In our work, we build upon the established connection between Residual Neural Networks (ResNets) and continuous-time control systems known as NeurODEs. By construction, NeurODEs have been limited to constant-width layers, making them unsuitable for modeling deep learning architectures with width-varying layers. In this paper, we propose a continuous-time Autoencoder, which we call AutoencODE, and we extend to this case the mean-field control framework already developed for usual NeurODEs. In this setting, we tackle the case of low Tikhonov regularization, resulting in potentially non-convex cost landscapes. While the global results obtained for high Tikhonov regularization may not hold globally, we show that many of them can be recovered in regions where the loss function is locally convex. Inspired by our theoretical findings, we develop a training method tailored to this specific type of Autoencoders with residual connections, and we validate our approach through numerical experiments conducted on various examples.

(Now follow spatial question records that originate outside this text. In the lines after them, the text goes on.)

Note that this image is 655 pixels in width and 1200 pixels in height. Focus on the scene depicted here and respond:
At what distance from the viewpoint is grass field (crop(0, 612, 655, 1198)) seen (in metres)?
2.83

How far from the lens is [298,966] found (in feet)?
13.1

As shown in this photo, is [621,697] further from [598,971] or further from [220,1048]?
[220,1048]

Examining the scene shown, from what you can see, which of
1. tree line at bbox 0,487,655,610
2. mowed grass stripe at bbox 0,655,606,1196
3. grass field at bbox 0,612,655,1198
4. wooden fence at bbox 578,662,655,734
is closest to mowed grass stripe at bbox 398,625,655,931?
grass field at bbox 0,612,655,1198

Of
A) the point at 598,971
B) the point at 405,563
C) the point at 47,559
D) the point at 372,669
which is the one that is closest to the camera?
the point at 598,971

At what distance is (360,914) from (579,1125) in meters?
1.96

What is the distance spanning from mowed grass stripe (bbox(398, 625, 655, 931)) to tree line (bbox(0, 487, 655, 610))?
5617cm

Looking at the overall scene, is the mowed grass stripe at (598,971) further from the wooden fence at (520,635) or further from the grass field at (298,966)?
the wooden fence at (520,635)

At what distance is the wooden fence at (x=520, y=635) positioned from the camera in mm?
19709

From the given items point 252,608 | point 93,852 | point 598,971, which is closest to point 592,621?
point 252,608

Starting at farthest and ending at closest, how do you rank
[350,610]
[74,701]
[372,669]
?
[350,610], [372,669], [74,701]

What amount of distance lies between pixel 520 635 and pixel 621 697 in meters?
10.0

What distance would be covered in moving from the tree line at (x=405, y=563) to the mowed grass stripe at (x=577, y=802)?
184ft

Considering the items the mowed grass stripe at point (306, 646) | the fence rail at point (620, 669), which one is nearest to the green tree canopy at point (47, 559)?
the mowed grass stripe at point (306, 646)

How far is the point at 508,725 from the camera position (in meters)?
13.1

翻译：在我们的工作中，我们基于残差神经网络与连续时间控制系统（即神经ODE）之间已有的联系展开研究。由于构造上的限制，神经ODE仅限于恒定宽度的层，因此无法对具有变宽度层的深度学习架构进行建模。本文提出了一种连续时间自编码器，称之为自编码ODE，并将已为常规神经ODE开发的均值场控制框架拓展至该情形。在此框架下，我们研究了低Tikhonov正则化的情况，这可能导致非凸的代价景观。尽管高Tikhonov正则化下获得的全局结果可能无法全局成立，但我们表明，在损失函数局部凸的区域中，许多结果可以恢复。受理论发现的启发，我们针对这类具有残差连接的自编码器开发了一种专门训练方法，并通过多种示例上的数值实验验证了该方法的有效性。